Electronic Arts has, unsurprisingly, managed to become a magnet for controversy. Their biggest debacle yet may be the 2017 release of Star Wars: Battlefront II and its use of microtransactions in the form of loot boxes: virtual bundles which must be purchased with real money that feature in-game items enabling players advantages during gameplay.

In the case of Battlefront II, beta testers reported its loot boxes were aggressive and were designed to radically favor those who spent real currency over those who didn’t. This triggered righteous outcry from both press and gamers. That outcry subsequently led to the feature being removed upon the release of the game.

Would you pay up for Battlefront II in-game content?

However, due to Battlefront II’s heavy dependency on microtransactions, the game’s unlockable content became indefinitely inaccessible. Despite speculation that EA might relent to the demands of gamers in developing a fairer means of unlocking in-game content, EA CFO Blake Jorgesen indicated the company would be still be using loot boxes, according to a tweet posted on Jan. 30 by Wall Street Journal tech reporter Sarah E. Needleman.
::::
#### Complete the following:
(1) Reproduce word for word the part of the Battlefront II passage from "Electronic Arts has, unsurprisingly, managed" to "advantages during gameplay.".
(2) Name every person and organization mentioned in the Battlefront II passage.
(3) According to the Battlefront II passage, why was the loot box feature removed when the game was released?
::::
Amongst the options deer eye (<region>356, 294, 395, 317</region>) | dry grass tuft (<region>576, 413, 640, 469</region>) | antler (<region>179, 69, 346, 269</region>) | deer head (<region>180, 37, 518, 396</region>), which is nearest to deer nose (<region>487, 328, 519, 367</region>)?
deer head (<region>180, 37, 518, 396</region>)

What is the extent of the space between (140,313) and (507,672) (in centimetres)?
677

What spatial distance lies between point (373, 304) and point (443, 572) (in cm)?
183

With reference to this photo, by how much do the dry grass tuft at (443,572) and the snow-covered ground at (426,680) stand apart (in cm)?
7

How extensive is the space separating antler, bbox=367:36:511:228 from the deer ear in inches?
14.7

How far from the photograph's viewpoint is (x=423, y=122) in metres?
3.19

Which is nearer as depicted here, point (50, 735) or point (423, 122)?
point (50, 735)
::::
#### The solutions:
(1)
Electronic Arts has, unsurprisingly, managed to become a magnet for controversy. Their biggest debacle yet may be the 2017 release of Star Wars: Battlefront II and its use of microtransactions in the form of loot boxes: virtual bundles which must be purchased with real money that feature in-game items enabling players advantages during gameplay.

(2)
Electronic Arts (EA)
Blake Jorgesen
Wall Street Journal
Sarah E. Needleman

(3) Beta testers reported that the loot boxes were aggressive and designed to heavily favor players who spent real money. This set off an outcry from both the press and gamers, and that outcry led to the feature being removed at release.